- YOUR OBJECTIVE
Write out the records below again word for word, starting at the line that contains "When you look" and ending at the last line of the records. Leave the pictures out.
— START —
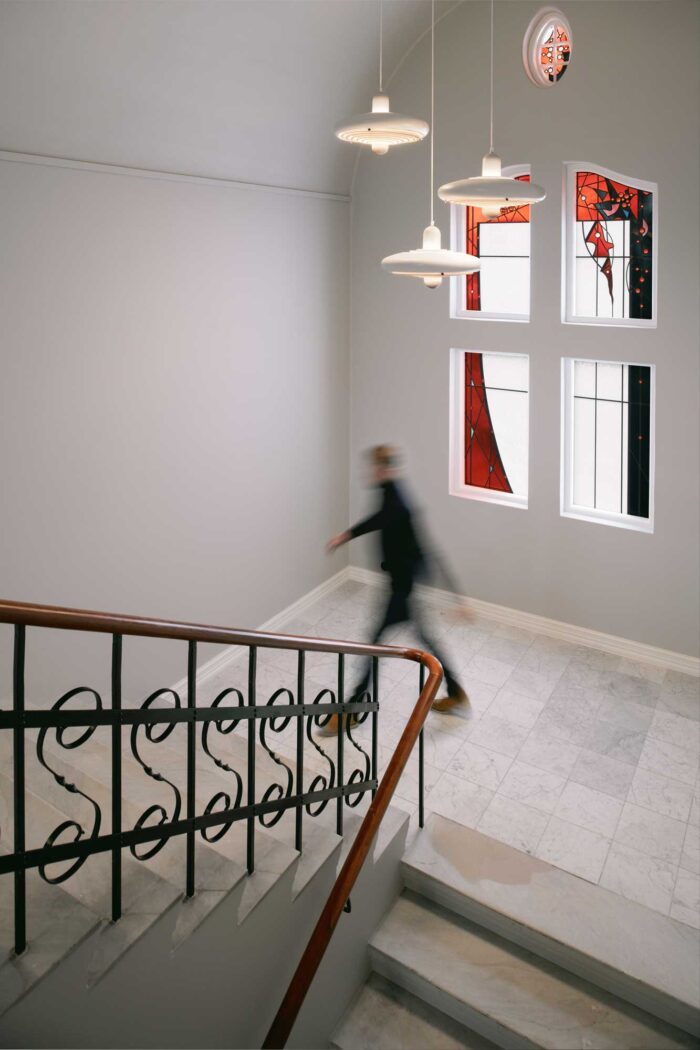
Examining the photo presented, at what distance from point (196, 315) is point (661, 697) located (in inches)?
163

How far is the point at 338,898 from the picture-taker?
3160 mm

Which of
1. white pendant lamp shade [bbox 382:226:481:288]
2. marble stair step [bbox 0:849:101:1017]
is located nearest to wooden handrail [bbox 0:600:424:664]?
marble stair step [bbox 0:849:101:1017]

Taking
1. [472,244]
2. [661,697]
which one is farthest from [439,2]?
[661,697]

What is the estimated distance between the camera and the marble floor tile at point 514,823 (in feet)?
16.0

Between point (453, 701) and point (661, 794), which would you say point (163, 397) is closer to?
point (453, 701)

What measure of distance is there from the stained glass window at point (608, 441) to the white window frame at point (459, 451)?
0.53m

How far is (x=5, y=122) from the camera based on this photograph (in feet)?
14.4

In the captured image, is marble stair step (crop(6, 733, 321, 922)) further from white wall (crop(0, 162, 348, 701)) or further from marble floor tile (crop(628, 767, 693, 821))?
marble floor tile (crop(628, 767, 693, 821))

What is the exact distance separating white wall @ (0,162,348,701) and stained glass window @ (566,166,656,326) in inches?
77.8

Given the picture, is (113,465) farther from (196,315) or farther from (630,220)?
(630,220)

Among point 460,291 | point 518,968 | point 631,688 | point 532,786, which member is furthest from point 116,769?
point 460,291

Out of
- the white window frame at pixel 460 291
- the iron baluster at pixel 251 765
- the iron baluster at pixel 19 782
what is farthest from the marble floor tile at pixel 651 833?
the white window frame at pixel 460 291

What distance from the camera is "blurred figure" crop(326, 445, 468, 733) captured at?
5605mm

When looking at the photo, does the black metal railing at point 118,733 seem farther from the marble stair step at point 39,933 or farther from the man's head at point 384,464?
the man's head at point 384,464
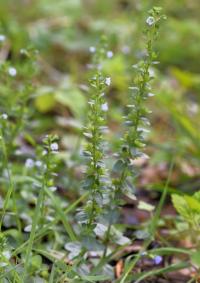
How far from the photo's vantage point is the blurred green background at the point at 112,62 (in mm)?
2945

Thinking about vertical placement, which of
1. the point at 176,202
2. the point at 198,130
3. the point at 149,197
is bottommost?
the point at 149,197

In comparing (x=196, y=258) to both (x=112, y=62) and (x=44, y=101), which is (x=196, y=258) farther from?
(x=112, y=62)

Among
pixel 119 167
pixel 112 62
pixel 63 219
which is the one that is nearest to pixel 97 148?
pixel 119 167

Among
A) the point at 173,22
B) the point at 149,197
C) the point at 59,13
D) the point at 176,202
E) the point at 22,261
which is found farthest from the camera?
the point at 59,13

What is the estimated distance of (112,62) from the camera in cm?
346

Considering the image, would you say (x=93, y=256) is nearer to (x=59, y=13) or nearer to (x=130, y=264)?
(x=130, y=264)

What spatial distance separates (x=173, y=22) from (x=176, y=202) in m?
2.12

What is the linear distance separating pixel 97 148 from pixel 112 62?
5.52 feet

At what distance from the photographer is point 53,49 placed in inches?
158

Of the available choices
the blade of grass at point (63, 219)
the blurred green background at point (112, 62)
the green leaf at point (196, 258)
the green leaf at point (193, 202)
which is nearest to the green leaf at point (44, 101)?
the blurred green background at point (112, 62)

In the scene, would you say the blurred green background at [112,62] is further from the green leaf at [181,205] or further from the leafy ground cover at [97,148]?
the green leaf at [181,205]

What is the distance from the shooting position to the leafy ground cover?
6.12 feet

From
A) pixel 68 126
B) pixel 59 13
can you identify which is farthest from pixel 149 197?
pixel 59 13

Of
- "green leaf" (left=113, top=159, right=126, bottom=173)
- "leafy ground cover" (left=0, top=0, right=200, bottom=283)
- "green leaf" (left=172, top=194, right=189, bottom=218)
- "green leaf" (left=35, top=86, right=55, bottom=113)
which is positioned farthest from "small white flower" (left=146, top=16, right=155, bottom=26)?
"green leaf" (left=35, top=86, right=55, bottom=113)
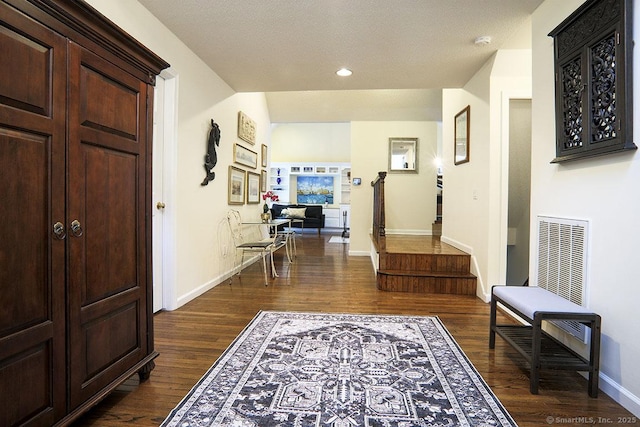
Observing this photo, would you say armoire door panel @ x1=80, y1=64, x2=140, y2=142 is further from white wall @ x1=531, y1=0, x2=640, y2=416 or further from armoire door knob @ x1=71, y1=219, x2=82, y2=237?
white wall @ x1=531, y1=0, x2=640, y2=416

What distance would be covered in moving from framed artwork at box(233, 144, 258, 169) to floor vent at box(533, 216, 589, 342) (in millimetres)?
3549

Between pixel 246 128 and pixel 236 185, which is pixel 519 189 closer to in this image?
pixel 236 185

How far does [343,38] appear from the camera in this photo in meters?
2.93

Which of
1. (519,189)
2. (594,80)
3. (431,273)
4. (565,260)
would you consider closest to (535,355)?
(565,260)

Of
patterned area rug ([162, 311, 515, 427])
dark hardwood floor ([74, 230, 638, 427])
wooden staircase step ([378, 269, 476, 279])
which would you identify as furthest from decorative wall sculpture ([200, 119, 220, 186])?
wooden staircase step ([378, 269, 476, 279])

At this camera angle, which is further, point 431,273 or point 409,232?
point 409,232

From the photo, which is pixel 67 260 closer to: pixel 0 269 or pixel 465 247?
pixel 0 269

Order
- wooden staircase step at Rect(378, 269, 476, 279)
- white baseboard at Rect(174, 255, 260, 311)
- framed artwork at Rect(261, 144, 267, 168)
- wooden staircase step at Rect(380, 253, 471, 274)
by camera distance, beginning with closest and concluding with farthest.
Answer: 1. white baseboard at Rect(174, 255, 260, 311)
2. wooden staircase step at Rect(378, 269, 476, 279)
3. wooden staircase step at Rect(380, 253, 471, 274)
4. framed artwork at Rect(261, 144, 267, 168)

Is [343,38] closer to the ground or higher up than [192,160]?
higher up

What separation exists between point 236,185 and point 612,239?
156 inches

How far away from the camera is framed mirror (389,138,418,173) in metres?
6.68

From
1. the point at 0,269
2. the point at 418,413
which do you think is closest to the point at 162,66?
the point at 0,269

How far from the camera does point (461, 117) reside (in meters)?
4.34

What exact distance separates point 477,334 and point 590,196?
1.27 m
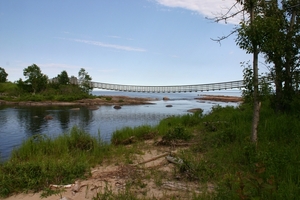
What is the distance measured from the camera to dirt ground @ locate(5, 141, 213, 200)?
13.1 feet

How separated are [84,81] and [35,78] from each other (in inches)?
385

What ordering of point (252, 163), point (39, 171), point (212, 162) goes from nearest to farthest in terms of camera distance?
point (252, 163) < point (39, 171) < point (212, 162)

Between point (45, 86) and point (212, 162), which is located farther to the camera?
point (45, 86)

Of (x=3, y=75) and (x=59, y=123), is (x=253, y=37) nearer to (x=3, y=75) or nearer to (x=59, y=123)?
(x=59, y=123)

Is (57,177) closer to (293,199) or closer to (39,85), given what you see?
(293,199)

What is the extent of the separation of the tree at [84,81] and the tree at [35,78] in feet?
24.4

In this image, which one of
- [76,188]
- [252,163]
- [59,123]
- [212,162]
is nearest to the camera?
[76,188]

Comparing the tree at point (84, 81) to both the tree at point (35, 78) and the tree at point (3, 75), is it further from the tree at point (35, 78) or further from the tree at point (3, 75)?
the tree at point (3, 75)

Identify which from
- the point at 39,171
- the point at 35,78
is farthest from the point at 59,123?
the point at 35,78

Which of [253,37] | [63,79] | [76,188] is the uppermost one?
[63,79]

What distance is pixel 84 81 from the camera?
48.8 m

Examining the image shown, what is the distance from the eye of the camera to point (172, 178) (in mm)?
4586

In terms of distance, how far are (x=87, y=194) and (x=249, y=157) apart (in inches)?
131

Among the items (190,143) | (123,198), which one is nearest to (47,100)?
(190,143)
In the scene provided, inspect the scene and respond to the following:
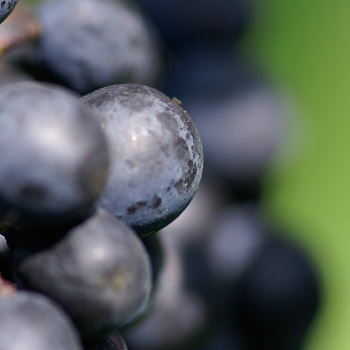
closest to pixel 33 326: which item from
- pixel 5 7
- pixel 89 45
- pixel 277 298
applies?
pixel 5 7

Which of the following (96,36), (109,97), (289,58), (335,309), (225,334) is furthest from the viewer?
(289,58)

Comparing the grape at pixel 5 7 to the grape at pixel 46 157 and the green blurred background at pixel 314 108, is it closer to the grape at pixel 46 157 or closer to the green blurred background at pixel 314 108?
the grape at pixel 46 157

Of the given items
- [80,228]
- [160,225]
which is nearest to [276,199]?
[160,225]

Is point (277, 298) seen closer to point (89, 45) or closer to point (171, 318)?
point (171, 318)

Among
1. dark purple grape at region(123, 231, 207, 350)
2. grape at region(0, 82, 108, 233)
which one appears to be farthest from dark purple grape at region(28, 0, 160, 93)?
grape at region(0, 82, 108, 233)

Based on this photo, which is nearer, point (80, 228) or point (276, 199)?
point (80, 228)

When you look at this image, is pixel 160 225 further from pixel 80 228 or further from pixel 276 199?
pixel 276 199

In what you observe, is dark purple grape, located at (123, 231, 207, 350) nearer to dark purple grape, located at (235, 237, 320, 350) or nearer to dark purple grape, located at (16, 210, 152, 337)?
dark purple grape, located at (235, 237, 320, 350)

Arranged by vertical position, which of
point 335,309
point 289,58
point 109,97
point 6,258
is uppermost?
point 109,97
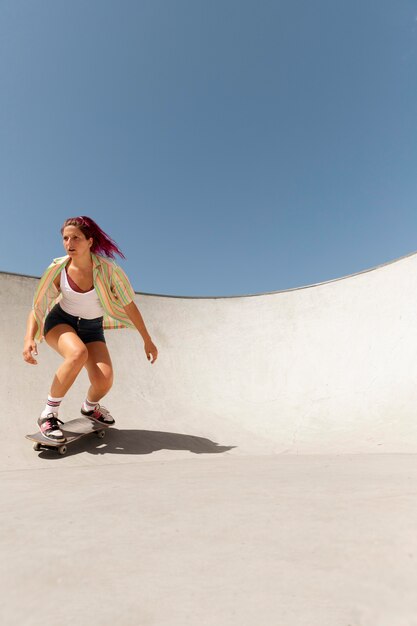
— END —
- ANSWER TO THIS EXERCISE
When you look at this image, is pixel 160 225 further from pixel 80 228 or further from pixel 276 199?
pixel 276 199

In what you observe, is dark purple grape, located at (123, 231, 207, 350) nearer to dark purple grape, located at (235, 237, 320, 350) or nearer to dark purple grape, located at (16, 210, 152, 337)?
dark purple grape, located at (235, 237, 320, 350)

Arranged by vertical position, which of
point 335,309
point 289,58
point 109,97
point 6,258
is uppermost?
point 109,97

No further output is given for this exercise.